→ **WHAT THE TASK REQUIRES**: When the word "Saptan" shows up in a line of the records below, copy that line.

[Collected data entries]
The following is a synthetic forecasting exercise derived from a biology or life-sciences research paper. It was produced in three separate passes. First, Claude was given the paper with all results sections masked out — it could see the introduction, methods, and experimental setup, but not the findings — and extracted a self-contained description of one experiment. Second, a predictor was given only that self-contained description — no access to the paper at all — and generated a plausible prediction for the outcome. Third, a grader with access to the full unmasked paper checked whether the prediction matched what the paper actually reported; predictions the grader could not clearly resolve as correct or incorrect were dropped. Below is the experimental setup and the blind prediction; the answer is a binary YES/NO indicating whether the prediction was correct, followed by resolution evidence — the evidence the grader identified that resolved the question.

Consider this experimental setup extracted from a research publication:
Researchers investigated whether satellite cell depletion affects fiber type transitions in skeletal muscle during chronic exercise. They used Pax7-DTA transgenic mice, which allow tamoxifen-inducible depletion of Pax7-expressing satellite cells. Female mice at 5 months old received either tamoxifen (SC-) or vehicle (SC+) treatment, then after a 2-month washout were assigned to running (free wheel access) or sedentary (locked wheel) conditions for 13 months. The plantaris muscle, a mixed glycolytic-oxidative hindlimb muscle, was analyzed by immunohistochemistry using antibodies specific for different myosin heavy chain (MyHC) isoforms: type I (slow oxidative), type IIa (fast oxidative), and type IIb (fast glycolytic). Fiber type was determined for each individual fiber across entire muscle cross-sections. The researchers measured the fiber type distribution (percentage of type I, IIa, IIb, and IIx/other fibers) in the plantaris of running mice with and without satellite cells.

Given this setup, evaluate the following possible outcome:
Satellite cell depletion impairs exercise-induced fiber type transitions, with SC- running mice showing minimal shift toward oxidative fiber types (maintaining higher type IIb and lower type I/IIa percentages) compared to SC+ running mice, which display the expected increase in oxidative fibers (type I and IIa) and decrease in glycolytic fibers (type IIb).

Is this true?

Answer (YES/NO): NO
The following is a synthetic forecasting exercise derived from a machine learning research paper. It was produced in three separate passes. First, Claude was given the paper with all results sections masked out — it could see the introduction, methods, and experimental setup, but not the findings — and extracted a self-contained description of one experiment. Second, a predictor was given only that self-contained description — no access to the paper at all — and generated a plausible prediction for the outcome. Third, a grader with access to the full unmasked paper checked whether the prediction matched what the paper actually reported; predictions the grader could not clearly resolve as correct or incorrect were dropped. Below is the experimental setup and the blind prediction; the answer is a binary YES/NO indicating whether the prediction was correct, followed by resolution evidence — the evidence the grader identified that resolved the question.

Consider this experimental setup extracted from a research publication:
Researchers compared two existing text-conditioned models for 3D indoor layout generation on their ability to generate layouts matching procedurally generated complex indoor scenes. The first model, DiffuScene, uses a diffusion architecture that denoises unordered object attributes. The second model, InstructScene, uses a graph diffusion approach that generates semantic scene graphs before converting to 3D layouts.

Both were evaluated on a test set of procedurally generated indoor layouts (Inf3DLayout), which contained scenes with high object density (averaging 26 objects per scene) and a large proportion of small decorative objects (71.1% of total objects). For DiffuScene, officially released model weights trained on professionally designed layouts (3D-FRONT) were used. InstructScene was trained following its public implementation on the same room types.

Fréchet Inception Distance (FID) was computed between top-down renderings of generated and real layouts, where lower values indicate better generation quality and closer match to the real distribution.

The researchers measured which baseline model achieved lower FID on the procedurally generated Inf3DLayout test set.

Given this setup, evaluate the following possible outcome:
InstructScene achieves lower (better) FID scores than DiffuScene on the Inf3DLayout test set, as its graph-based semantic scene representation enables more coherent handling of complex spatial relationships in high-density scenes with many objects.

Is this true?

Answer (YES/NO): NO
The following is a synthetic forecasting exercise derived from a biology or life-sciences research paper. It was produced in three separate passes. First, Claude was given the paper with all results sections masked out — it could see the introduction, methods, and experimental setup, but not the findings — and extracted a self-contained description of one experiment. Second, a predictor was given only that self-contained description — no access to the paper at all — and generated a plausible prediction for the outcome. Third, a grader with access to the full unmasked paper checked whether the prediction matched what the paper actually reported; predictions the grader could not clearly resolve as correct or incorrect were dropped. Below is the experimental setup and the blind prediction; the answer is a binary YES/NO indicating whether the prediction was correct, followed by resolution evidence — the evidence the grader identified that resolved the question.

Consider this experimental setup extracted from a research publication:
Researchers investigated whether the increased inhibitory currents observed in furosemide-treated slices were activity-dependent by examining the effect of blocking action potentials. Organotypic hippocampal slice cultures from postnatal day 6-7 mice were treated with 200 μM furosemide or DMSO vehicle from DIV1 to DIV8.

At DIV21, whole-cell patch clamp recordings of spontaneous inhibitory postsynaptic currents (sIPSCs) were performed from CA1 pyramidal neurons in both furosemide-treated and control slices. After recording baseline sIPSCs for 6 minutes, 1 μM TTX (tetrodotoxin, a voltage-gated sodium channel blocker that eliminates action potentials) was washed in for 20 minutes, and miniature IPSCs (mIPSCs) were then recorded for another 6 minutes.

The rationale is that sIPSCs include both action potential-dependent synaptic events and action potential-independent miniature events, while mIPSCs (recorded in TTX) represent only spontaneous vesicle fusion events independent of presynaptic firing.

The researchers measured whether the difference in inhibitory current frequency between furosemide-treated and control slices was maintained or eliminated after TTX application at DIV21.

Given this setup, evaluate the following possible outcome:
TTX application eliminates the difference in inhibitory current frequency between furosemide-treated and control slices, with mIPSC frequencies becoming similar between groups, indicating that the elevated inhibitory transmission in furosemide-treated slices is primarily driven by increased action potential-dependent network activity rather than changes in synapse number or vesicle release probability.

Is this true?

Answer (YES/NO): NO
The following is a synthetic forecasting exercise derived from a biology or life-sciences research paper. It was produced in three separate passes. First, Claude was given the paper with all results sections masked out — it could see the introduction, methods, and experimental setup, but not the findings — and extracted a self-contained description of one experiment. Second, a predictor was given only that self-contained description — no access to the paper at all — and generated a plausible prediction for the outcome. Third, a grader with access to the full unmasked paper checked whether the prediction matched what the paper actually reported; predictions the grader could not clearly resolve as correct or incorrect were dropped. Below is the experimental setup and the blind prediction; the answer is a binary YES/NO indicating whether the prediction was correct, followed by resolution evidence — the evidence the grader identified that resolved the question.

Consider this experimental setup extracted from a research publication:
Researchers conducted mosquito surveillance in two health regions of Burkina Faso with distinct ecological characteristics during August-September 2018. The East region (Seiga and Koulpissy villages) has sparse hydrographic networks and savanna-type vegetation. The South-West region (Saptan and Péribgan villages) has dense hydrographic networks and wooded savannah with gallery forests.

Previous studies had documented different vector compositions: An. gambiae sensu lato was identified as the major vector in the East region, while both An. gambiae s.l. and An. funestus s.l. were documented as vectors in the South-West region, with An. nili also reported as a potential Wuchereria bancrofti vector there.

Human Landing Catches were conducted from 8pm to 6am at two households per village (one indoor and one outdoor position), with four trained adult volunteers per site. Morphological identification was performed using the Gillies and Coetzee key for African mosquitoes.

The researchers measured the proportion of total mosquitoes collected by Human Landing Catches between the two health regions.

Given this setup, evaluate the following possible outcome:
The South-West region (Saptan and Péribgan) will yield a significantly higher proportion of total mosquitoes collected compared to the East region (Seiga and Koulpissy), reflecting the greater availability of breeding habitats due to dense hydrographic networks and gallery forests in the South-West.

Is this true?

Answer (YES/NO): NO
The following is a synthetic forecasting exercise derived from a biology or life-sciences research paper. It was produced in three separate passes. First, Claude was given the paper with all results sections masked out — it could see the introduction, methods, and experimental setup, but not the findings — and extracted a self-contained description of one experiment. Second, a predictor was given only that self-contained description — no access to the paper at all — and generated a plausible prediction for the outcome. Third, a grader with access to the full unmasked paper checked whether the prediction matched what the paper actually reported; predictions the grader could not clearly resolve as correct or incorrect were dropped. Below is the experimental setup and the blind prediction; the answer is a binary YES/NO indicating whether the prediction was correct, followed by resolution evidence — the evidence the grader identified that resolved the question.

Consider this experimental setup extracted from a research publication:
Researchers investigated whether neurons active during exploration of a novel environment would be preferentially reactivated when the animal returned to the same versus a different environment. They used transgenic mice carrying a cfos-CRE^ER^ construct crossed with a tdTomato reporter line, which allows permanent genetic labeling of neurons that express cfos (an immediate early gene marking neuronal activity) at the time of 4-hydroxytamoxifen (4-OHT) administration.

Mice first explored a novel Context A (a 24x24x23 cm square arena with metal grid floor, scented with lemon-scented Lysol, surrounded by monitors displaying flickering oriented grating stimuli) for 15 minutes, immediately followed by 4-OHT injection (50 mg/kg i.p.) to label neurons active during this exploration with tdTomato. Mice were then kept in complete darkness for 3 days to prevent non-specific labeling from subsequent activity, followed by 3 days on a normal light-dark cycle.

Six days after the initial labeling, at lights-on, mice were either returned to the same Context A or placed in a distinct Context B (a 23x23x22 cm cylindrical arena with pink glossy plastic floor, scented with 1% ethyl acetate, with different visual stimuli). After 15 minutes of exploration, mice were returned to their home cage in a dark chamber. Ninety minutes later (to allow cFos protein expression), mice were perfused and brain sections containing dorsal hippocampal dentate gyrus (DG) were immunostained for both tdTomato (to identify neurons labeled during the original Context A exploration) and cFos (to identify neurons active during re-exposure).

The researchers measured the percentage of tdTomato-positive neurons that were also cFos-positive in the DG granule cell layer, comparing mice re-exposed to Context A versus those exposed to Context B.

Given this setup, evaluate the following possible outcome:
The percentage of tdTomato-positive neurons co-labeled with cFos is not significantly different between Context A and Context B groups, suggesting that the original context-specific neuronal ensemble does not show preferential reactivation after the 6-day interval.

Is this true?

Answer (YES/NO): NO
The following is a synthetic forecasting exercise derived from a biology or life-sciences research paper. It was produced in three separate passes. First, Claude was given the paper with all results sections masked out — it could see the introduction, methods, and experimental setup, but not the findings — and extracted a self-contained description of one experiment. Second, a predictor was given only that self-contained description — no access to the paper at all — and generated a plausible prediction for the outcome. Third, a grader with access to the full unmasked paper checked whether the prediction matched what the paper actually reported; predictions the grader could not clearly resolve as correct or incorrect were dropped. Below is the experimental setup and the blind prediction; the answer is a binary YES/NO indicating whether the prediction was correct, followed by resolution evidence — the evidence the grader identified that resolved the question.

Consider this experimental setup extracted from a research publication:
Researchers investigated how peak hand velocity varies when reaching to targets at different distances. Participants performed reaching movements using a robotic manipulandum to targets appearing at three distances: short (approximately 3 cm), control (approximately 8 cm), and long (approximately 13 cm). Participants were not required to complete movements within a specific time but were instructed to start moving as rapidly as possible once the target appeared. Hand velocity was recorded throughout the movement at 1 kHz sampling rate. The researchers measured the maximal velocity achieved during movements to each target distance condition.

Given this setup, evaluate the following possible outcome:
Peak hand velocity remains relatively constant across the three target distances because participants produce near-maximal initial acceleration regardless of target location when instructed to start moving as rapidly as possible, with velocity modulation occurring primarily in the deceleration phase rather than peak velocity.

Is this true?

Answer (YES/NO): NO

→ **REPLY TO THE TASK**:
Researchers conducted mosquito surveillance in two health regions of Burkina Faso with distinct ecological characteristics during August-September 2018. The East region (Seiga and Koulpissy villages) has sparse hydrographic networks and savanna-type vegetation. The South-West region (Saptan and Péribgan villages) has dense hydrographic networks and wooded savannah with gallery forests.
The South-West region (Saptan and Péribgan) will yield a significantly higher proportion of total mosquitoes collected compared to the East region (Seiga and Koulpissy), reflecting the greater availability of breeding habitats due to dense hydrographic networks and gallery forests in the South-West.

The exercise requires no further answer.